_RECORDS FOR THE TASK_.
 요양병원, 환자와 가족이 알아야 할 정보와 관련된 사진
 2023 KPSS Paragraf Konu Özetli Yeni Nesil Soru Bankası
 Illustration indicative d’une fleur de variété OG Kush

--

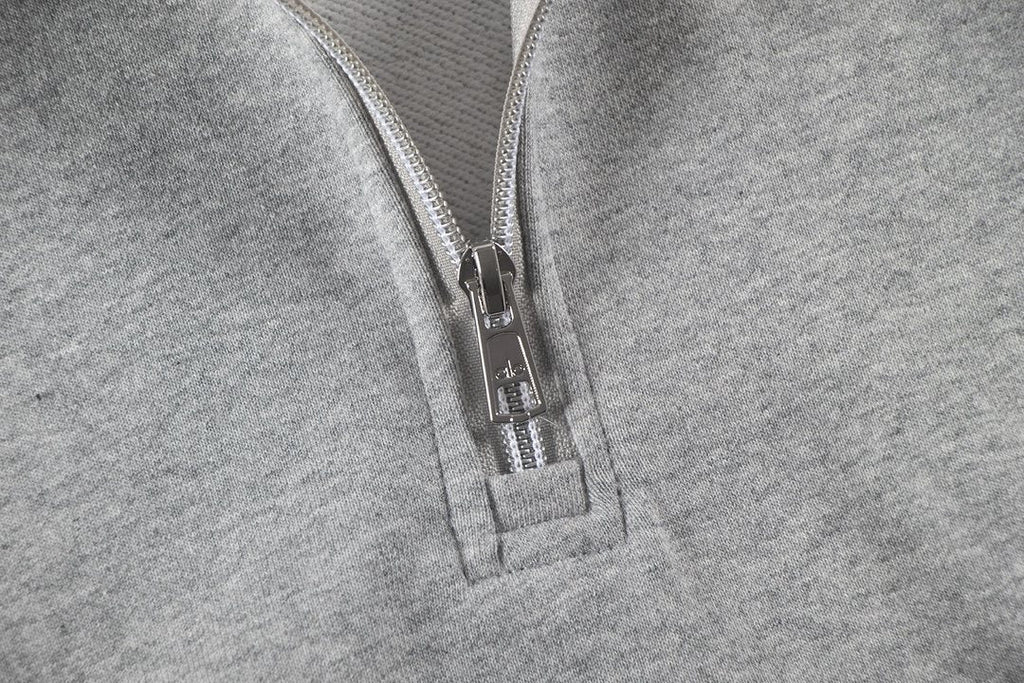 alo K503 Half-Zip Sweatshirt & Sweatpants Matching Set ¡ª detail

* * *

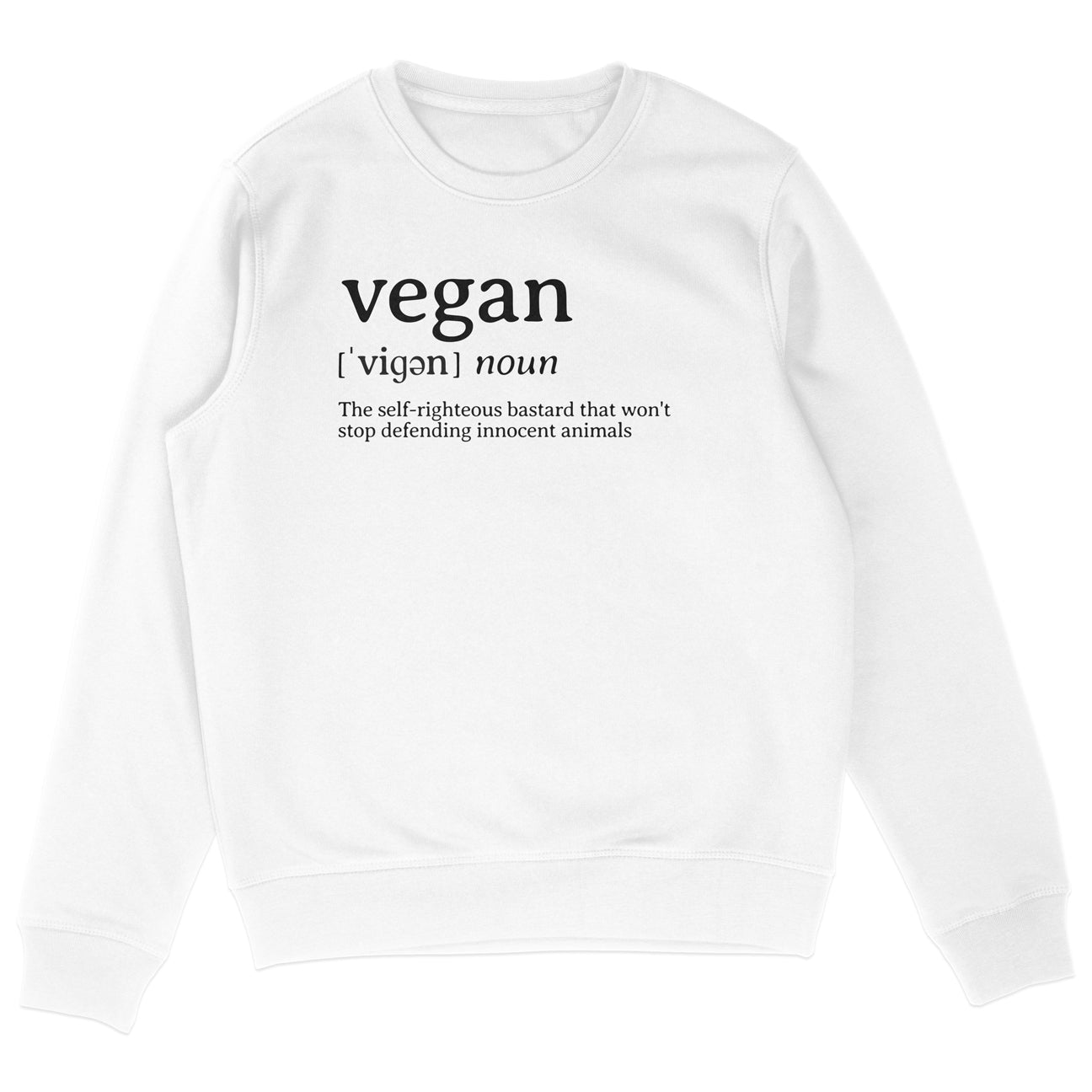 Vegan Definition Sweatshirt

_TASK REQUIREMENTS_. Restate word for word the lines of the data above, starting at the line containing "요양병원, 환자와 가족이 알아야 할 정보와 관련된 사진" and ending at the line containing "Illustration indicative d’une", both included, and nothing more.

_EXPECTED ANSWER_.
 요양병원, 환자와 가족이 알아야 할 정보와 관련된 사진
 2023 KPSS Paragraf Konu Özetli Yeni Nesil Soru Bankası
 Illustration indicative d’une fleur de variété OG Kush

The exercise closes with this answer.